Can we generalize? Yes. For a list of size n, this takes about (n*(n+1))/2. (No, that’s not Scheme.)

About the project

  • Do something interesting of your choice within constraints
    • New and different data set
    • Requires some processing/munging/whatever you want to call
    • With a novel algorithm that does something to help you understand the data
  • Examples
    • Literature classifier
    • Text generation (better than what we just did, perhaps based on word frequencies rather than letter frequencies)
    • A more complicated neural net (e.g., two levels, rather than one)
    • A set of tools for dealing with a data set. (E.g., …)
  • Goals
    • Apply what you’ve learned this semester
    • To something new and interesting
    • Including at least one substantive algorithm
  • Constraints
    • Time-boxed: 8-10 hours per person over two weeks
      • You will get to use about one hour of class time on Friday, April 20.
      • You will get about the same amount of time on Friday, April 27.
      • Plus 3-to-4 hours outside of class each week. (Half your designated out-of-class time.)
    • Ideal group size: 3
      • 2, or 4, or 1 is also okay
  • For a week from today: Find the data set and write a proposal
    • Describe set
    • Describe your intended goals with the data set
      • What you think you can do
      • What would satisfice
      • Reach goal
    • Describe the algorithm(s) you will be writing
  • Additional work
    • Do the project (probably started while writing the proposal). Due Tuesday, May 1st.
    • Present! (Friday, May 4 and Monday, May 7)
  • There’s a draft rubric

Group composition and construction

With your partner, identify three to five skill sets that you think would be particularly important for your project to succeed.

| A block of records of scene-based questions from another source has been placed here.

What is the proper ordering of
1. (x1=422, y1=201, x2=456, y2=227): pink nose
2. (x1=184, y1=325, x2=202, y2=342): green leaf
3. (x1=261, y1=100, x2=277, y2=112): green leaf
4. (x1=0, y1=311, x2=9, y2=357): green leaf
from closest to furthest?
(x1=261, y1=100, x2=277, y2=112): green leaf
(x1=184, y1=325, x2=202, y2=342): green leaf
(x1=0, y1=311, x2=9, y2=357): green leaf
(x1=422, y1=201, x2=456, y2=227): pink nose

  • “Big picture thinker” = Someone who can conceptualize the overall project and how we should approach it.
  • “Internet researcher” - Someone who can find data sets or interesting algorithms.
    • Note: You might outsource some of this to DASIL in ARH.
  • “Dedication” - Will put in the work to get it done.
  • “Writer” - Someone who can English.
  • “Communicator” - Someone who can present, recap what we’ve done so far with the group.
  • “Manager” - Time management, planning, leadership. The person who makes sure that we don’t go off on wild tangents.
  • “Coder” - Someone who can write the code that the BPT comes up with and that the Writer will write about.
  • “Creative” - Someone who can come up with a good project idea. (Might also help design an awesome presentation.)
  • “Devil’s Advocate” - Someone who asks the simple (but hard) questions.

Sam’s selection of skills

  • Yellow - Coder
  • Pink - Writers
  • Blue - Managers
  • Green - Creative or Big Picture
  • Purple - Devil’s advocate

Good approaches

  • Understand the limitations of Scheme

Playing and brainstorming

Start thinking about possible projects. We’ll look at project topics on Wednesday and try to pair them with people. (I’ll figure out a strategy for presenting topics by Wednesday.)

Text stuff

  • Poetry generation, using knowledge of syllables in words (and rhymes and …)
  • Using phonemes, rather than letters, for text generation. (Sam would call this the ghoti project.)
  • TED talks. (Generate, understand topic, ….)

Visualization

  • Visualizations of health care disparity.
  • Visualization of cancer rates.
  • Visualization of prison locations and populations.

Neural net

  • Cat (or LOLcat) identification.
  • CSC 151 grade predictor. [Data would be hard to gather.]
  • Language determination.

Things that always scare Sam

  • Will this student graduate from Grinnell? (What if we want to apply this to who we accept because the administration wants to increase our retention rate?)